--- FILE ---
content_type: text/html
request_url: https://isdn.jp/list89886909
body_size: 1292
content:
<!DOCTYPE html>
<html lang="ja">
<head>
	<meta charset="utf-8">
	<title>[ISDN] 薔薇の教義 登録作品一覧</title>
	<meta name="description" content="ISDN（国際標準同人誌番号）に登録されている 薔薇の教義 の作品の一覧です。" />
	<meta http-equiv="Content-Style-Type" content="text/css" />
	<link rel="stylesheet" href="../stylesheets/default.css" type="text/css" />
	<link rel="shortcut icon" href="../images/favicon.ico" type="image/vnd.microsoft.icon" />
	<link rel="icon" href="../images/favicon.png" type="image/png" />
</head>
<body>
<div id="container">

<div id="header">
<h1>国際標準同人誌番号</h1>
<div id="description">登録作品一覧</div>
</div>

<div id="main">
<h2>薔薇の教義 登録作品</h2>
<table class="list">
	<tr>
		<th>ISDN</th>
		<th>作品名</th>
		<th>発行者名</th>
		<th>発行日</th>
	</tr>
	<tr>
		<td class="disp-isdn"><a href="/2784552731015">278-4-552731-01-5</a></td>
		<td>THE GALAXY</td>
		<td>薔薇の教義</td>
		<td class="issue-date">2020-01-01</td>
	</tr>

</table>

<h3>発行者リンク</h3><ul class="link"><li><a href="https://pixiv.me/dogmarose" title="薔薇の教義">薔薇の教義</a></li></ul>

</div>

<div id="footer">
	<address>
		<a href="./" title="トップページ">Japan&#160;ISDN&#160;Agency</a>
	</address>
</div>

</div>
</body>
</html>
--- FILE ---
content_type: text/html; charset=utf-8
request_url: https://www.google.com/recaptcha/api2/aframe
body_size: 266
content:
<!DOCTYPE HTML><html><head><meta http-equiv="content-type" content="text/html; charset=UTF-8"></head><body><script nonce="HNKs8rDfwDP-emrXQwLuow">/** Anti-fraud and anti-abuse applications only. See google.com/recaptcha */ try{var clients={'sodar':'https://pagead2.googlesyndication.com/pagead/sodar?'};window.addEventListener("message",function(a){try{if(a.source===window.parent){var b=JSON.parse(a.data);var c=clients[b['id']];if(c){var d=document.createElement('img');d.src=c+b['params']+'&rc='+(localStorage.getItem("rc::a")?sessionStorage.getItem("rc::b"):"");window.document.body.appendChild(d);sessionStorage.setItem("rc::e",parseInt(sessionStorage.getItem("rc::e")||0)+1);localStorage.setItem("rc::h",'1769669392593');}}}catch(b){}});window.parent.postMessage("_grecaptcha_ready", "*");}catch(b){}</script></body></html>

YOUR INSTRUCTIONS: The answer must be the full listing, repeated word for word.

COMPLETED EXERCISE:
--- FILE ---
content_type: text/html
request_url: https://isdn.jp/list89886909
body_size: 1292
content:
<!DOCTYPE html>
<html lang="ja">
<head>
	<meta charset="utf-8">
	<title>[ISDN] 薔薇の教義 登録作品一覧</title>
	<meta name="description" content="ISDN（国際標準同人誌番号）に登録されている 薔薇の教義 の作品の一覧です。" />
	<meta http-equiv="Content-Style-Type" content="text/css" />
	<link rel="stylesheet" href="../stylesheets/default.css" type="text/css" />
	<link rel="shortcut icon" href="../images/favicon.ico" type="image/vnd.microsoft.icon" />
	<link rel="icon" href="../images/favicon.png" type="image/png" />
</head>
<body>
<div id="container">

<div id="header">
<h1>国際標準同人誌番号</h1>
<div id="description">登録作品一覧</div>
</div>

<div id="main">
<h2>薔薇の教義 登録作品</h2>
<table class="list">
	<tr>
		<th>ISDN</th>
		<th>作品名</th>
		<th>発行者名</th>
		<th>発行日</th>
	</tr>
	<tr>
		<td class="disp-isdn"><a href="/2784552731015">278-4-552731-01-5</a></td>
		<td>THE GALAXY</td>
		<td>薔薇の教義</td>
		<td class="issue-date">2020-01-01</td>
	</tr>

</table>

<h3>発行者リンク</h3><ul class="link"><li><a href="https://pixiv.me/dogmarose" title="薔薇の教義">薔薇の教義</a></li></ul>

</div>

<div id="footer">
	<address>
		<a href="./" title="トップページ">Japan&#160;ISDN&#160;Agency</a>
	</address>
</div>

</div>
</body>
</html>
--- FILE ---
content_type: text/html; charset=utf-8
request_url: https://www.google.com/recaptcha/api2/aframe
body_size: 266
content:
<!DOCTYPE HTML><html><head><meta http-equiv="content-type" content="text/html; charset=UTF-8"></head><body><script nonce="HNKs8rDfwDP-emrXQwLuow">/** Anti-fraud and anti-abuse applications only. See google.com/recaptcha */ try{var clients={'sodar':'https://pagead2.googlesyndication.com/pagead/sodar?'};window.addEventListener("message",function(a){try{if(a.source===window.parent){var b=JSON.parse(a.data);var c=clients[b['id']];if(c){var d=document.createElement('img');d.src=c+b['params']+'&rc='+(localStorage.getItem("rc::a")?sessionStorage.getItem("rc::b"):"");window.document.body.appendChild(d);sessionStorage.setItem("rc::e",parseInt(sessionStorage.getItem("rc::e")||0)+1);localStorage.setItem("rc::h",'1769669392593');}}}catch(b){}});window.parent.postMessage("_grecaptcha_ready", "*");}catch(b){}</script></body></html>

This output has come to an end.